SCOTT BEDBURY joined Starbucks in June 1995 as senior vice president,
Marketing and became the senior vice president, Brand Development in November
1997. From November 1987 to October 1994, Mr. Bedbury held the position of
worldwide director of advertising for Nike, Inc. Prior to joining Nike, Inc.,
Mr. Bedbury was vice president for Cole and Weber Advertising in Seattle,
Washington, which is an affiliate of Ogilvy and Mather.

BRUCE CRAIG joined Starbucks in October 1992 and served as regional and
then zone vice president for the Southwest. In September 1997, Mr. Craig was
promoted to the position of senior vice president, Retail Field Operations.
Prior to joining Starbucks, Mr. Craig served for 21 years with Burger King Corp.
in various positions, including executive vice president/division manager and as
an owner/operator.

VINCENT EADES joined Starbucks in April 1995 as senior vice president,
Specialty Sales and Marketing. From February 1993 to April 1995, Mr. Eades
served as a regional sales manager for Hallmark Cards, Inc. From August 1989 to
February 1993, Mr. Eades was general manager of the Christmas Celebrations
business unit at Hallmark Cards, Inc.

SHARON E. ELLIOTT joined Starbucks in 1994 as senior vice president,
Human Resources. From September 1993 to June 1994, Ms.

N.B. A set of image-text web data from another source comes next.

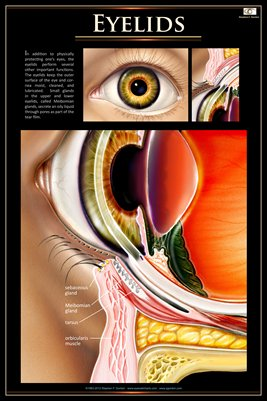 EYELIDS Eye Wall Chart #701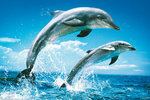 2 Dolphins Jumping, Splash - Maxi Paper Poster
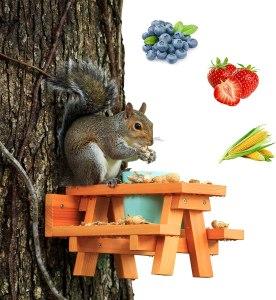 enclave woods squirrel picnic table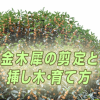 金木犀の剪定時期はいつ?キンモクセイの育て方と挿し木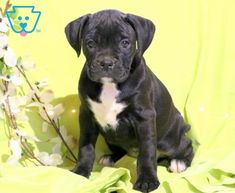Breeze | Boxer Puppy For Sale | Keystone Puppies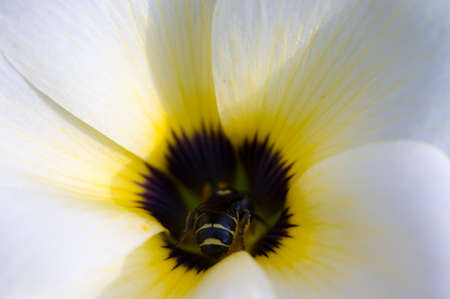 turnera: Beautiful white flower and small be inside, Turnara subulata.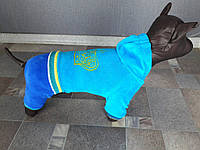 Велюровый костюм Dogs Bomba D-8 размер-3(XS2), фото 1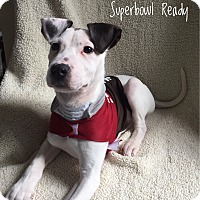 Adopt A Pet :: Jake aka Chunk - Colonial Heights, VA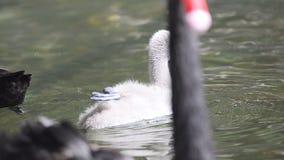Cisne pequena bonito filme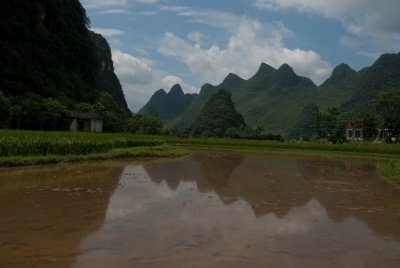The karsts reflecting in a rice paddy.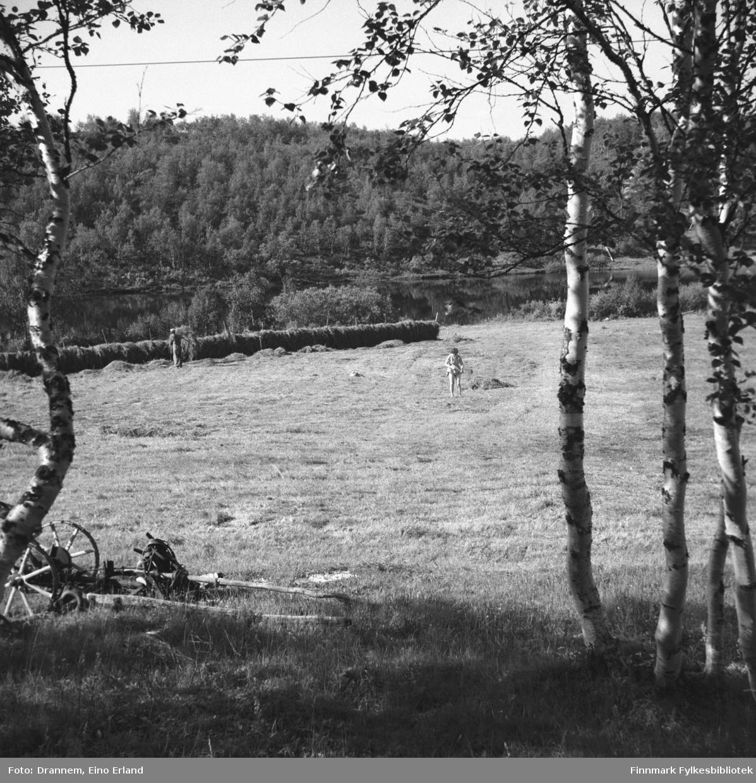 Naturbilde fra Neiden. To personer ses ute på jordet.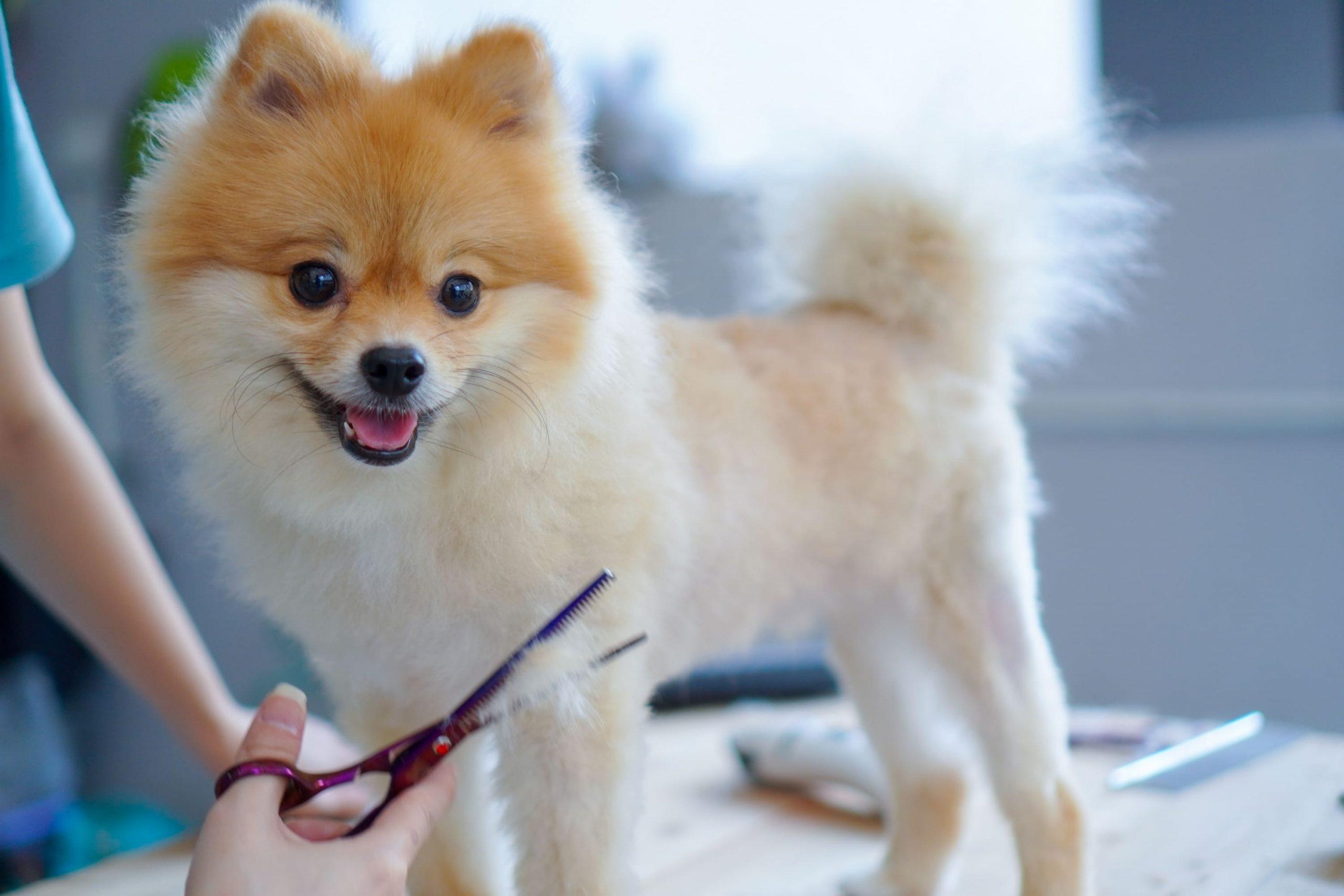 corte de pelo a perro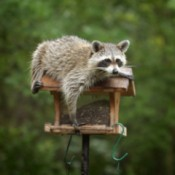 Raccoon Getting into Birdfeeder
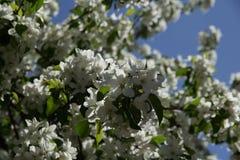 Blommar äpplet arkivfoton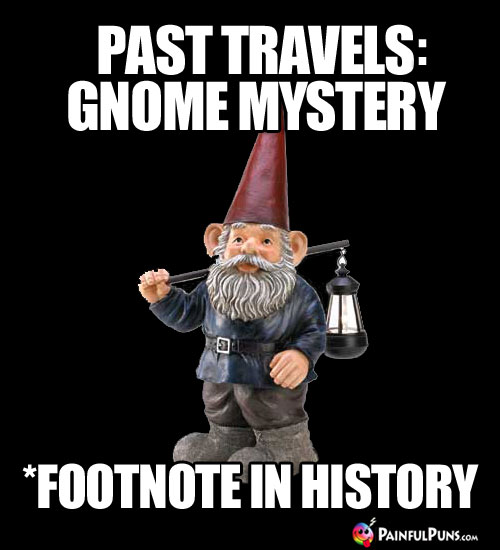 Past Travels: Gnome Mystery. *Footnote in history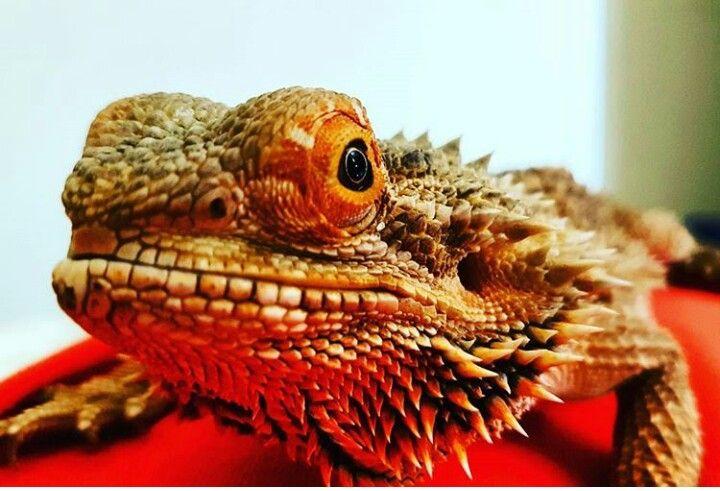 Dragao barbudo - Australia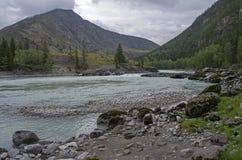 Fiume di Argut prima di sfociare nel fiume di Katun Montagne di Altai Fotografia Stock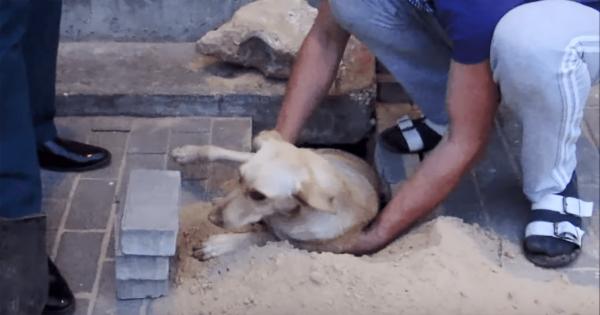 2日間 道路の下に閉じ込められた犬!ある家族の救出劇に感動
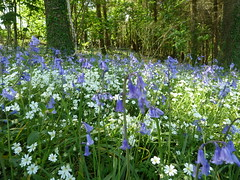 "Bluebells & Greater Stitchwort • <a style=""font-size:0.8em;"" href=""http://www.flickr.com/photos/61957374@N08/28707179708/"" target=""_blank"">View on Flickr</a>"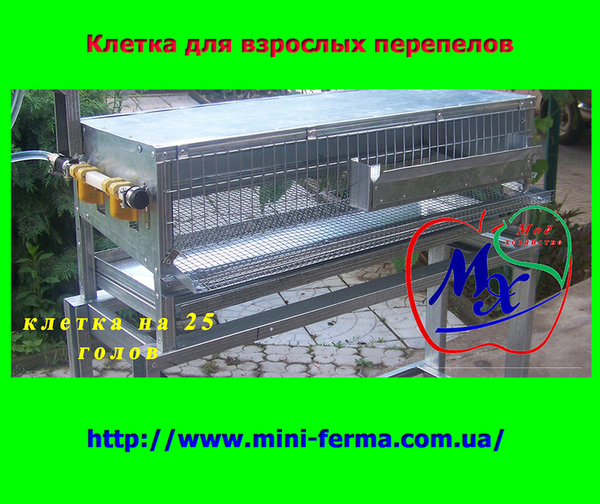Оборудование для содержания перепелов  (клетки).  3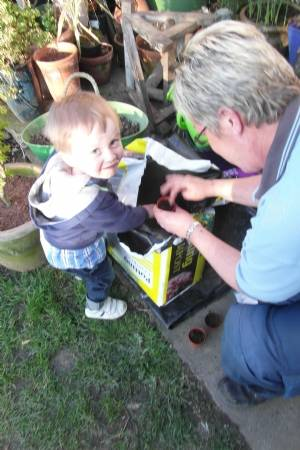 Helping Gran sow sunflower seeds
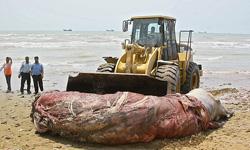 عکس : نهنگ 9 متري در ساحل بندر مغان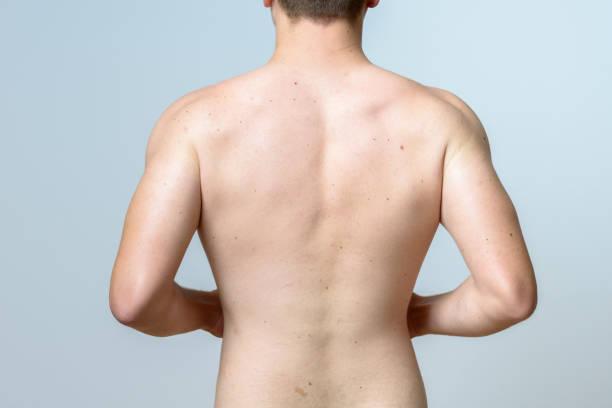 Upper torso of a fit muscular young man - foto stock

Elliott served as the
corporate director, staffing and development of Allied Signal Corporation. From
July 1987 to August 1993, she held several human resources management positions
with Bristol-Myers Squibb, including serving as the director of human
resources--corporate staff.

DEBORAH J. GILLOTTI joined Starbucks in February 1997 as senior vice
president and chief information officer. Prior to joining Starbucks, Ms.
Gillotti served as vice president, Corporate MIS for Duracell International,
Inc. (now a division of the Gillette Company). She also held several management
positions for KPMG Peat Marwick Management Consulting from 1989 to 1993.

WANDA HERNDON, joined Starbucks in July 1995 as vice president,
Communications and Public Affairs and was promoted to senior vice president,
Communication and Public Affairs in November 1996. From February 1990 to June
1995, Ms. Herndon held several communications management positions at DuPont.
From November 1978 to February 1990, Ms. Herndon held several public affairs and
marketing communications positions for Dow Chemical Company.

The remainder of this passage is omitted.